** Text shown **
I saw one of you – and he was one of many – alone, perhaps two years ago. He hadn’t hurt me in over two years, but I knew who he was, and he recognised me. In a group of many, he had been the most vocal in abusing me. He had received one detention for his troubles, whereas I had been handed a far greater sentence. And yet here, by himself, he said nothing. He did nothing. He wasn’t a bully. He was just a person, and looking at me – by now, a stronger person than he’d ever known I could be – scared him. I think that was when I realised that, no matter how much you were all demonised by your actions, you were all people. You were all individuals, as I was, caught up in something greater than yourselves. You must have been so unhappy, having to project it onto me all the time, because there was so much sadness and anger in your actions that I didn’t recognise at the time.

** Your objective **
Write out the passage on bullying from "I saw one of" to "at the time.", word for word. The listing plays no part in this exercise.

** Data excerpts **
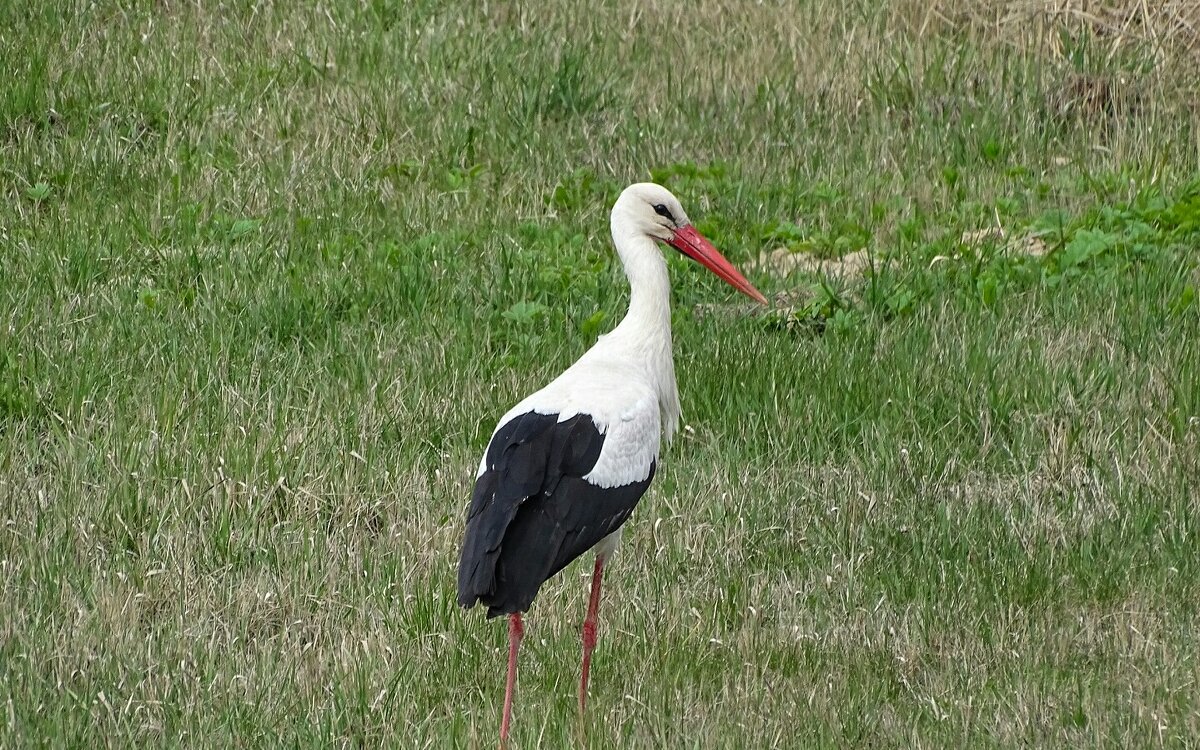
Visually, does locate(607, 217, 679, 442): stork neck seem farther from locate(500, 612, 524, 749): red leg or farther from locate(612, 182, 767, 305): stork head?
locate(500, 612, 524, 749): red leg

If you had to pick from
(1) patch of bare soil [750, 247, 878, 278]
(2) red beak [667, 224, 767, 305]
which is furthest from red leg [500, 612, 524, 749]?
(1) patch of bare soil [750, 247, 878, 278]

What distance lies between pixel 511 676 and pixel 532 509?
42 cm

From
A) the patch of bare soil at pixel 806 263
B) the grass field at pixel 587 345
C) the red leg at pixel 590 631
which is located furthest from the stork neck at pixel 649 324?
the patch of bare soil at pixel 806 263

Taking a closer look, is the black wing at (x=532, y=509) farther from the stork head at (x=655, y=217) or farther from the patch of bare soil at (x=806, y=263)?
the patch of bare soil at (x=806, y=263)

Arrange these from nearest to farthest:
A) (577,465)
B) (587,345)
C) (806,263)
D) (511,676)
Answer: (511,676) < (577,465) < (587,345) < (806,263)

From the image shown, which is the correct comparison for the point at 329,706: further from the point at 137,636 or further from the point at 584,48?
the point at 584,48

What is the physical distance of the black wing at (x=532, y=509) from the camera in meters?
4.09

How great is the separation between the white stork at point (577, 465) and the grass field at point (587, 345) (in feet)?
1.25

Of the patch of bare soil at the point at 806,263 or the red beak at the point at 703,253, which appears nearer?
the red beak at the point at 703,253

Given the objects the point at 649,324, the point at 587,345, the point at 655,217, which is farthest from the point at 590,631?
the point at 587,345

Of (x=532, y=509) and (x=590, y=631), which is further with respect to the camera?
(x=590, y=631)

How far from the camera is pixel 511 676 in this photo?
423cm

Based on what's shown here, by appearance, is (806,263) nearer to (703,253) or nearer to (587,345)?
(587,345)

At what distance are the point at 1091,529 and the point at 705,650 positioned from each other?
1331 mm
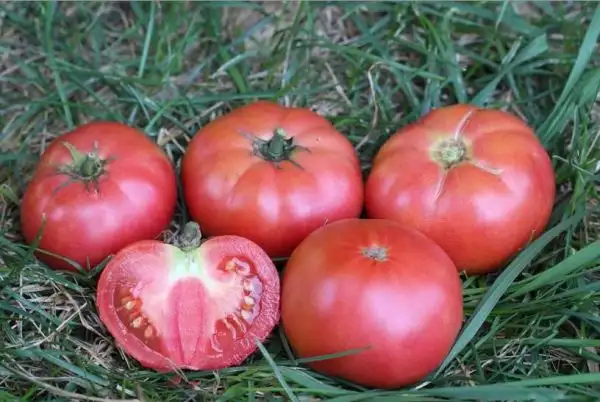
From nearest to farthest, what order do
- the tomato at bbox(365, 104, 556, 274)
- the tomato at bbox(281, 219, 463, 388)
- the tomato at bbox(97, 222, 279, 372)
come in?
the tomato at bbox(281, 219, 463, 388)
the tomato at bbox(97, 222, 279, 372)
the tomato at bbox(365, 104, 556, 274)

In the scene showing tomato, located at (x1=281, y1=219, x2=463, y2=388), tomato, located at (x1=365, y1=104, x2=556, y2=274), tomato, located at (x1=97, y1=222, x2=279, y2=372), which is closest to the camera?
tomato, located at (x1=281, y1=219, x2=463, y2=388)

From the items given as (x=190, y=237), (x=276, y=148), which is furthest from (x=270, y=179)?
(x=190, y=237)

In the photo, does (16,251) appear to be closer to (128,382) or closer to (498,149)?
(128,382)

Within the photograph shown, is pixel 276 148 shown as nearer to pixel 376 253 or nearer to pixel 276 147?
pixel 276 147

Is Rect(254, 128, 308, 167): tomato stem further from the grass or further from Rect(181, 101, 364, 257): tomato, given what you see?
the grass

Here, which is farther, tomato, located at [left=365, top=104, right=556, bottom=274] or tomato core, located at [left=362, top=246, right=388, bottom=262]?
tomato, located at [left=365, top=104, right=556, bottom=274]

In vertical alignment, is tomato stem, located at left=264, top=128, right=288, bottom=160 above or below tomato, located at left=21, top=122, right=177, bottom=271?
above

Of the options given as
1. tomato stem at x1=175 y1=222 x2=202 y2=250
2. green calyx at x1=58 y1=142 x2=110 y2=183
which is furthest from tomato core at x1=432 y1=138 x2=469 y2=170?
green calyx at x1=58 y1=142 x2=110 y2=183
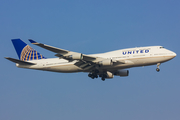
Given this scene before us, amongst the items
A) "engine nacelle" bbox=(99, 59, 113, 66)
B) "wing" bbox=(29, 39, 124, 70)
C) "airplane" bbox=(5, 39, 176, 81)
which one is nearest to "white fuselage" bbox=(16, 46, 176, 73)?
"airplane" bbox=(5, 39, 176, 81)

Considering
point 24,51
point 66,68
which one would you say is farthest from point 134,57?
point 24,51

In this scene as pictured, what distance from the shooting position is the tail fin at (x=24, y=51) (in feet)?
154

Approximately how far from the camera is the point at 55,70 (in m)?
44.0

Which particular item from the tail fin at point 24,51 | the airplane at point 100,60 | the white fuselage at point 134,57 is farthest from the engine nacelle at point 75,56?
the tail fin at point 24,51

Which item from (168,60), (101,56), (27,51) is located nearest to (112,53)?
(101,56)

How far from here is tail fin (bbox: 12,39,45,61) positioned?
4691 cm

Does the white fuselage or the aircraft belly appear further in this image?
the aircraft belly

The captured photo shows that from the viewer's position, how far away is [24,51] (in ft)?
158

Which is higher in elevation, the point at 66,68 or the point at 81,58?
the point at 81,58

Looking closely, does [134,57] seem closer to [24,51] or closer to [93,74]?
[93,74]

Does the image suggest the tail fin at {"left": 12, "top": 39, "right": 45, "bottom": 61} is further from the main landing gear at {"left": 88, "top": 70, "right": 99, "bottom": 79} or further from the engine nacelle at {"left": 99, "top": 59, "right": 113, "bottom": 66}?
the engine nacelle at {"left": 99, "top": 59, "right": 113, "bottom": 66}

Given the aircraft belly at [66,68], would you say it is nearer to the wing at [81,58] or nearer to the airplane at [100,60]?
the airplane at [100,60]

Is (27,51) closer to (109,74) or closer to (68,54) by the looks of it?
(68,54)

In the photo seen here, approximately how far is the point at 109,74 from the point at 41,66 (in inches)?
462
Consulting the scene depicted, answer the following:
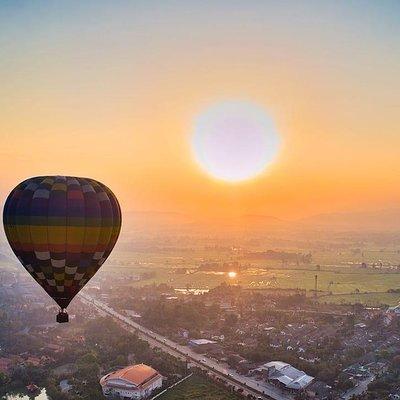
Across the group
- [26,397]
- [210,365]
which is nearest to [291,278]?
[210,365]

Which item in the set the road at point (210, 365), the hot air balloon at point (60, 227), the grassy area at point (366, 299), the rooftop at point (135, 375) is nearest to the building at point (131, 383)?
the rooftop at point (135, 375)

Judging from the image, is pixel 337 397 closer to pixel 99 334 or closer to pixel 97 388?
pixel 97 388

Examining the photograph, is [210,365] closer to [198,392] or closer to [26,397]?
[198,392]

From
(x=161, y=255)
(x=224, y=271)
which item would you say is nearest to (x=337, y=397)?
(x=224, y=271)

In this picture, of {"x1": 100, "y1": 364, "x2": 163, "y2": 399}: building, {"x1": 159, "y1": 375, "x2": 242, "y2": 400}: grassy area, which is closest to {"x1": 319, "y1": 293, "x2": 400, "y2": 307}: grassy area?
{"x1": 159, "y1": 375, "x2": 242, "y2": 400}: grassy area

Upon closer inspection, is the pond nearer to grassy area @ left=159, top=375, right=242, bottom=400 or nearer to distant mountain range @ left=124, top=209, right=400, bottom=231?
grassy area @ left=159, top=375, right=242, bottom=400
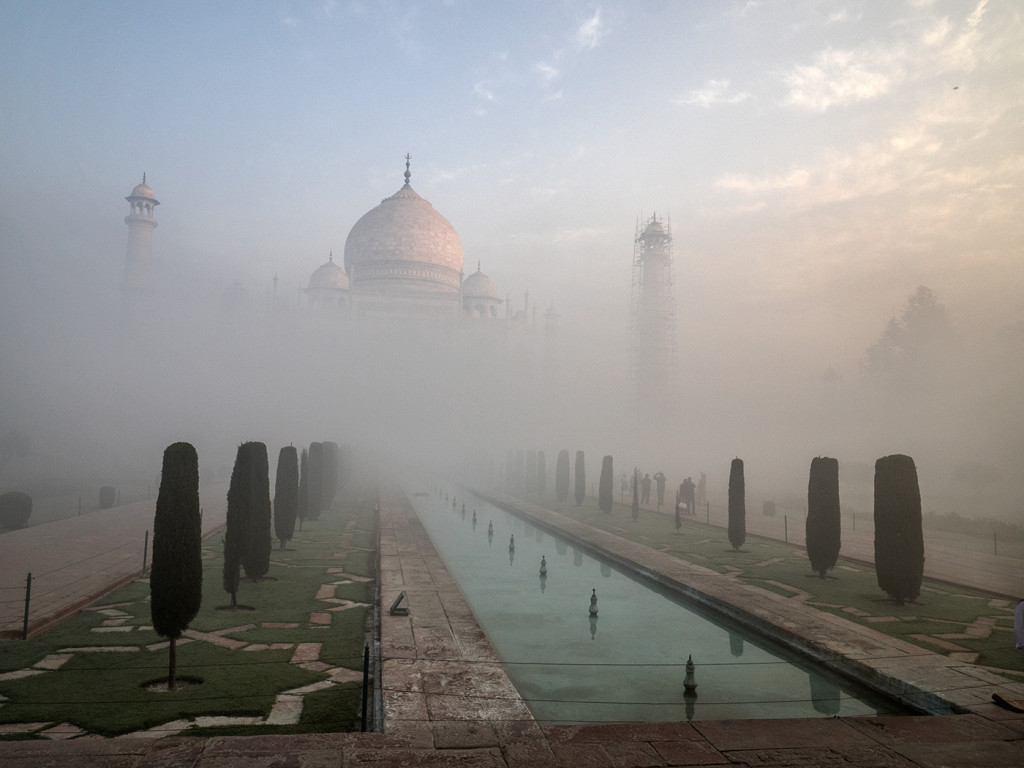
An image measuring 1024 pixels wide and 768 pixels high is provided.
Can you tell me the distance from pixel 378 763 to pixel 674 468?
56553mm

** Result for this exercise **
I saw one of you – and he was one of many – alone, perhaps two years ago. He hadn’t hurt me in over two years, but I knew who he was, and he recognised me. In a group of many, he had been the most vocal in abusing me. He had received one detention for his troubles, whereas I had been handed a far greater sentence. And yet here, by himself, he said nothing. He did nothing. He wasn’t a bully. He was just a person, and looking at me – by now, a stronger person than he’d ever known I could be – scared him. I think that was when I realised that, no matter how much you were all demonised by your actions, you were all people. You were all individuals, as I was, caught up in something greater than yourselves. You must have been so unhappy, having to project it onto me all the time, because there was so much sadness and anger in your actions that I didn’t recognise at the time.